Je viens de le lire pour la seconde fois consécutive. Mais ma curiosité reste intacte, inassouvie. Elle est même stimulée et plus forte qu’auparavant. La simplicité du style et son attrait me captent au point d’oublier le reste. Ou presque.
Personnages, intrigues et dénouement sont pourtant bien là. Tellement présents dans mon esprit, et bien agencés, au point de croire que je les vis comme réalités et depuis toujours, oubliant qu’il s’agit de fiction, d'un roman.
Le fait que j’appartienne au bled, et qu’il me semble avoir vécu à la même époque décrite dans le récit, est-il pour quelque chose dans cette accoutumance rapide et presque sans limites avec le Printemps de Tourarine ? Probablement.
Cependant, les liens géographiques ou historiques n’expliquent pas tout.
D’ailleurs s’agit-il vraiment du printemps ou d’une autre saison ? S’agit-il également de Tourarine ou d’un autre endroit ?
Peu importe, pourvue que le lecteur se sente à l’aise dans l’espace et l’environnement décrits. C’est mon cas. C’est un récit intemporel que je viens de vivre.
Il nous plonge dans une ambiance idyllique, comme si Nené Dramé, l’auteure, jouait avec ses personnages, tout en tenant à trainer dans son sillage ses futurs lecteurs. Pari réussi en ce qui me concerne.
Sa démarche apparait si naturelle, si aisée, que la gravité des sujets abordés n’y change rien. Bien au contraire, elle y apporte une touche d’insouciance puérile. C’est notamment le cas du "je-m'en-foutiste" Mbarek, son esprit rebelle et son rapport ironique aux mœurs et valeurs morales et religieuses. De même, des scènes d’érotisme sont décrites et présentées avec humour. Bien que les faits rapportés soient parfois graves, l’ambiance reste légère et la narration captivante.
Sous l’angle érotique amusant, s’inscrit effectivement le jeu de questions/réponses auxquelles se livrent ironiquement Mbarek, Edda et Sidi au sujet de la première rencontre intime entre Vieux Salem et Fatma, sa nouvelle épouse. Cependant, les rapports ou attouchements sexuels entre Edda et sa copine Oumara sont d’un autre type où l’illégitimité prime. Malgré leur gravité, ils sont racontés sur un ton léger, comme s’il s’agissait d’un jeu d’enfants.

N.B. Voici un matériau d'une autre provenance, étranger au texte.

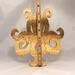 A handcrafted octopus puzzle made from wood. The puzzle is freestanding and can comfortably sit on a shelf, table, window sill, or door frame.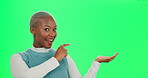 Black woman, pointing and green screen for presentation, advertising and mockup space with hand. Fashion, promotion and branding for product placement, deal and marketing with discount in studio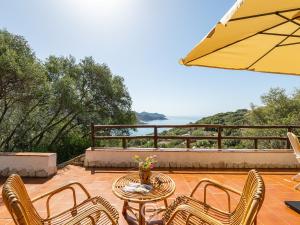 a patio with a table and chairs and an umbrella at Estay - Seaside Gem Villa in Torre delle Stelle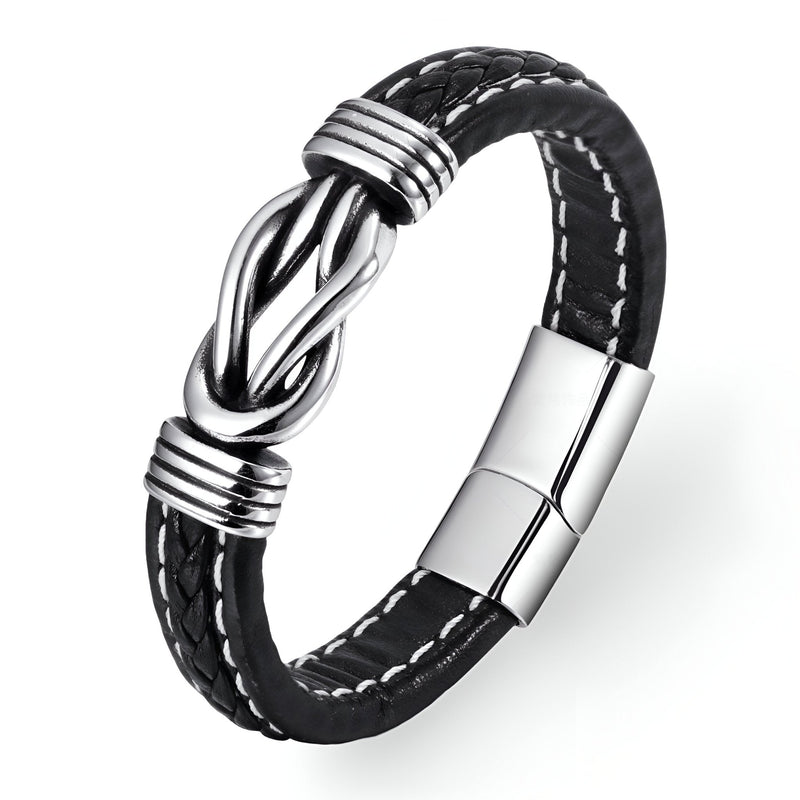 Bracelet en cuir noir tressé avec nœud argenté et fermoir magnétique en acier inoxydable.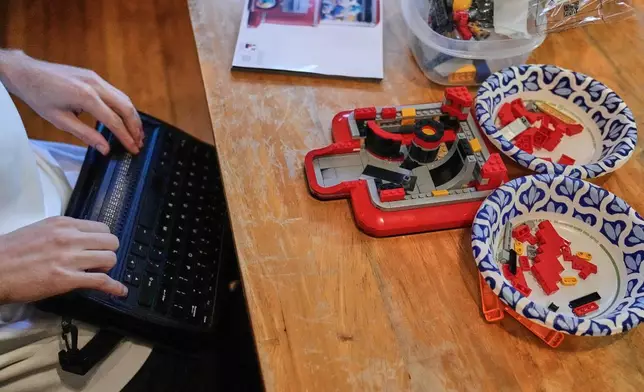 Matthew Shifrin, the founder of Bricks for the Blind, reads from a braille terminal while building a LEGO gum ball machine at his family's home, Friday, March 20, 2026, in Newton, Mass. (AP Photo/Charles Krupa)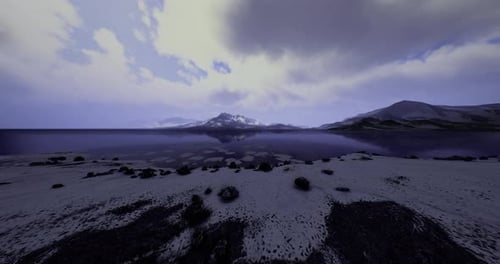 Majestic Mountains Reflected in Serene Lake During Twilight Hours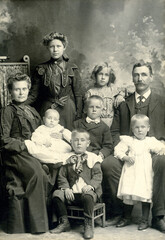 Fototapeta premium Antique 1880's Photo Of a Large Family of Eight Showing the Fashion of the 1880's.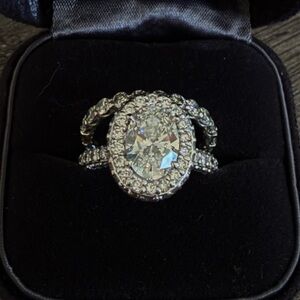 2ct Oval Diamond Set In Pavè halo platinum setting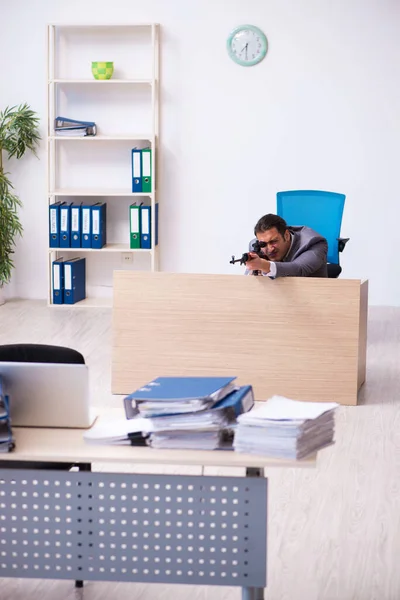 Young employee angry with excessive work holding firearm weapon — Stock Photo, Image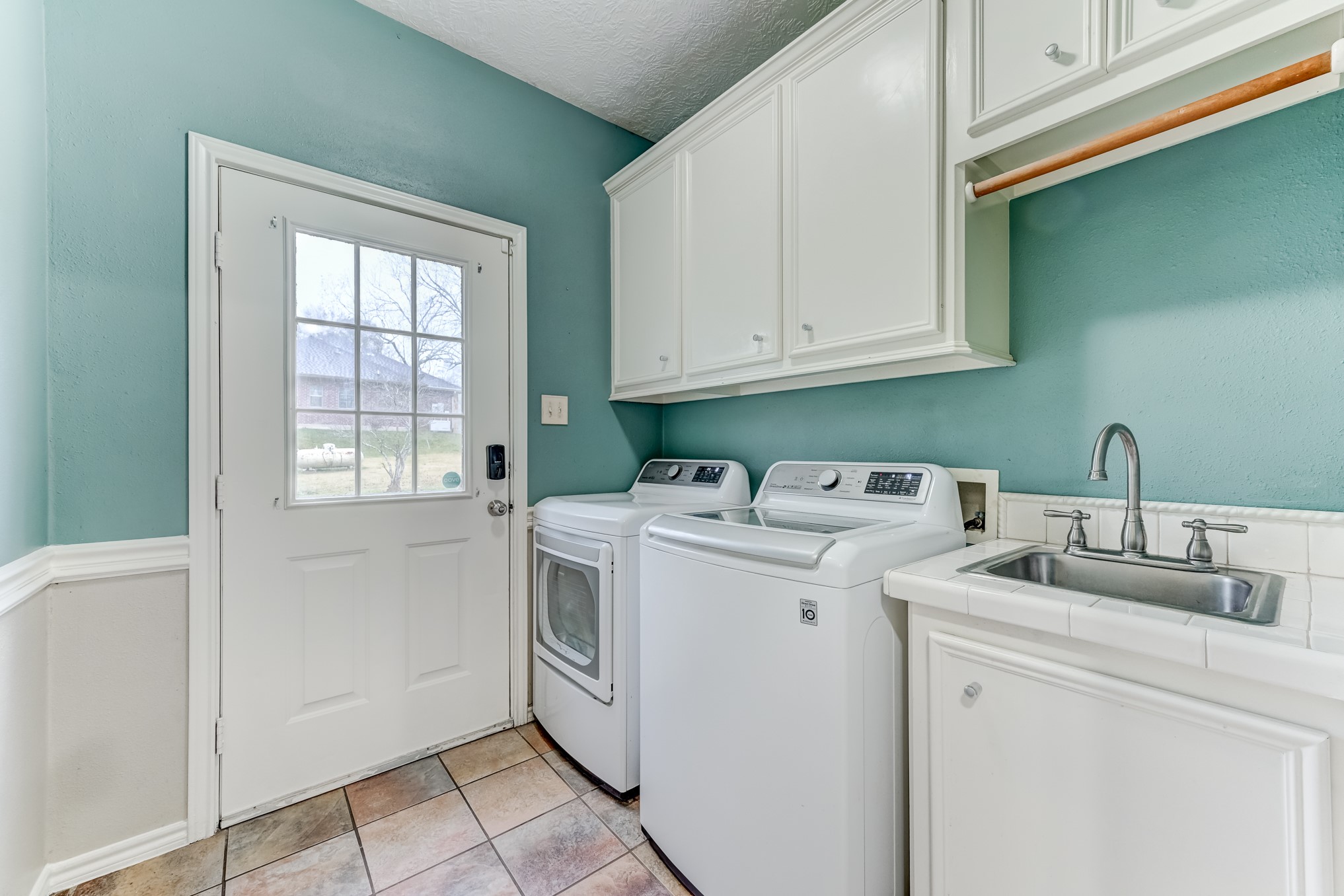 1210 Cherry Creek Road Dayton, TX 77535 - Photo 37 of 50 a utility room with dryer and washer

Des manières ou comportements bon enfant qui caractérisent quasiment tous les personnages du roman. Tous débordent de sensibilité, d’exaltation, d’illusions… Et font preuve de générosité, chacun dans son domaine de compétence. Même la commère Fatma n’y fait pas exception. Elle s’adonne totalement à sa passion en exerçant avec enthousiasme ses deux métiers, celui d’exciseuse et de "zaghrata".
Egalement, mais sur un autre registre bien différent sur le plan moral, le jeune expatrié, Colonel médecin Yanni, fait preuve d’une grande générosité dans l’exercice de son travail, comme dans ses rapports aux habitants du village et à leur milieu désertique qu’il affectionne beaucoup.
Toutefois, s’agissant de son cas, on pourrait songer à un schéma classique des rapports Nord/Sud ; un schéma beaucoup moins idéaliste qu’il n’y parait. Il révèlerait symboliquement une perception critiquable des liens entre pays riches et pays sous-développés : les premiers présentés à travers ce colonel médecin rêveur fournisseur généreux d’aides, et les seconds présentés comme demandeurs nécessiteux toujours en quête de soutiens extérieurs.
Quoi qu’en diront critiques littéraires ou autres lecteurs, cette perception négative des rapports déséquilibrés Nord/Sud se nourrit d’une réalité que l’on ne doit pas nier. Et Néné Dramé n’a pas tort de l’évoquer sous forme romanesque. Peut-être qu’elle ne l’a pas fait intentionnellement. En tout cas, moi, c’est l’une des premières sensations que j’ai eues à la lecture du roman.
C’est vrai que j’ai eu plusieurs autres qui m’ont marqué agréablement plus que cet aspect politique plutôt discutable. Mais j’avoue que j’ai du mal à les coucher clairement sur papier.
En effet, par rapport au Printemps de Tourarine, j’éprouve des sensations inachevées, qui évoluent au fur et à mesure que je relise le bouquin, que j’y réfléchisse… D’autant plus que mes sentiments et impressions s’enrichiront encore davantage lorsque je découvrirais d’autres œuvres de l’auteure. Je les attends impatiemment.